Last updated at Thu, 25 Jul 2024 14:35:20 GMT
Series co-written with Jeremiah Dewey, Rapid7 Director of Incident Response.
Part 4: What to Do Under Fire
In our previous posts on building an Incident Response (IR) plan, we outlined how to draft the plan, and how to test it. This final chapter will share our recommendations around handling a real incident. This will apply to escalated opportunistic attacks as well as the rare but real targeted threat.
We must emphasize that you, your team, and the employees in your company are the most important factors in responding to an incident. Attackers are people—driven by motives, objectives, and an attack opportunity. Properly piecing the puzzle together requires staying calm and not letting distractions like anger, helplessness, and fear get in the way of a coordinated response.
Breathe. Just Breathe. Now Reach Out.
In many cases, a member of your security or IT team will detect an incident in the form of suspicious activity somewhere on your network. Depending on your detection and response capabilities, this could range from identifying an anomalous network scan to activity present later in the attack chain, such as a high level of egress activity that could be data exfiltration.
First, get into the right gear.
Then, notify your infosec team lead or security manager. Key objectives: gain context, and scope the impact of the incident.
Build Context, Scope the Incident
Your goal is to define the parameters of the incident: the who, what and where malicious behavior is occurring. For example, if the suspicious activity occurred on an asset, consider the following:
- What’s the criticality of the asset to the business?
- What users have authenticated to it—can those users take privileged action?
- Is your SIEM solution collecting endpoint data to provide additional context?
If user credentials are suspected to be compromised:
- What admin privileges does this user have?
- Contact the user—are they aware of what is happening?
- What is happening across that user’s accounts?
Nearly every successful attack takes advantage of weaknesses across these three categories: vulnerabilities, misconfigurations, or stolen credentials. If your team has proactively assessed the lay of the land across the company network, that preparation will lead to a quicker severity assessment. If you haven’t, it will be difficult to determine if an alert stems from a misconfigured device, a BYOD from the development team, or an actual attacker using compromised credentials. More on how our Managed Detection and Response team investigates alerts.
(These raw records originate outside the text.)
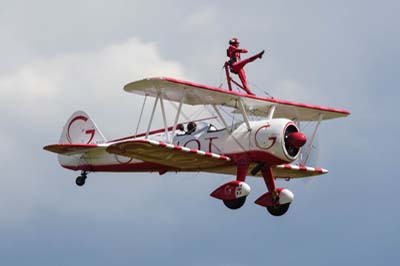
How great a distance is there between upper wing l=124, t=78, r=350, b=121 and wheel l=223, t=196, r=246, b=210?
3.13 meters

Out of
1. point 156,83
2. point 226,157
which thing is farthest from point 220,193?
point 156,83

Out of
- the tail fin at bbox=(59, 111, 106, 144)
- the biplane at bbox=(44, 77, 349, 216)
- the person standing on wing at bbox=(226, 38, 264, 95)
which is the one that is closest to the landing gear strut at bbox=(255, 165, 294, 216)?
the biplane at bbox=(44, 77, 349, 216)

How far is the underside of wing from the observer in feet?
119

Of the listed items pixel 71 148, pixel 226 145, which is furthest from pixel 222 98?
pixel 71 148

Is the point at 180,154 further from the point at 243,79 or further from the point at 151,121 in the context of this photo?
the point at 243,79

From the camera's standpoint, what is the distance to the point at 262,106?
121 feet

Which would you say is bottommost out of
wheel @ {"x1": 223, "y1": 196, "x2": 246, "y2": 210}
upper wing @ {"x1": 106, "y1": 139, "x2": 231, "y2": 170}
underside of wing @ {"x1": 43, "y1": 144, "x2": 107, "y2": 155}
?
wheel @ {"x1": 223, "y1": 196, "x2": 246, "y2": 210}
Proper triage will help you prioritize, so you won’t mistakenly notify business leaders about a false-positive incident. If you’ve tested your incident response plan and escalate during a true time of need, you will likely draw the attention of your company leaders.
Track Everything
It can be easy to muddle up forensic evidence. Keep it as pristine as possible, not only for your team and your organization, but also for any external IR and legal teams that you loop into response.
That is why it’s important to keep volatile evidence, such as memory, intact. If compromised systems are simply powered down, which can easily happen during a panicked response, that can both tip off the attacker and erase important evidence. Identify in advance who in your organization has forensic expertise, and make sure that their contact info is explicitly listed in the incident response plan.
If you have an outside incident response partner such as Rapid7, contact them as soon as possible. For example, we’d much rather you call us about nothing, instead of delaying the response to a potentially important incident. You’ll have fresh sets of eyes on the situation and added firepower to determine and execute the best course for remediation.
An IR service provider can also share legal considerations gleaned from response experience, which will help the team avoid dangerous pitfalls.
Get Counsel
If we’re dealing with an incident that involves customer data and breach of compliance, loop in legal counsel early. The actions you take during initial response may be scrutinized with regulatory and legal issues in mind later. Was your response timely and appropriate? Did negligence by anyone in your organization play a role? What about faulty hardware or vulnerabilities in deployed software? All may be subject to investigation later—legal counsel is here precisely for these moments.
Counsel will have advice to inform the all-important response by your PR team. As the authors of a recent Harvard Business Review article point out, even rumors of breaches can do a lot of damage. Good plan execution involves tight coordination across teams, technical and not.
It's important to get out in front of the crisis with clear and direct communication to the outside world. As well as helping you craft the best response, your legal counsel will help your PR team determine what you are legally required to report about any given incident.
Stick with the Plan
Finally, stick to your plan. This is why you practice it. At the same time, understand that every incident is unique and may require deviations when appropriate—ensure they are justified and documented.
Whatever the circumstances of a given crisis, any effort you front-load into drafting, reviewing, and testing will provide a solid foundation for quick, nuanced reactions that will serve you and your organization well.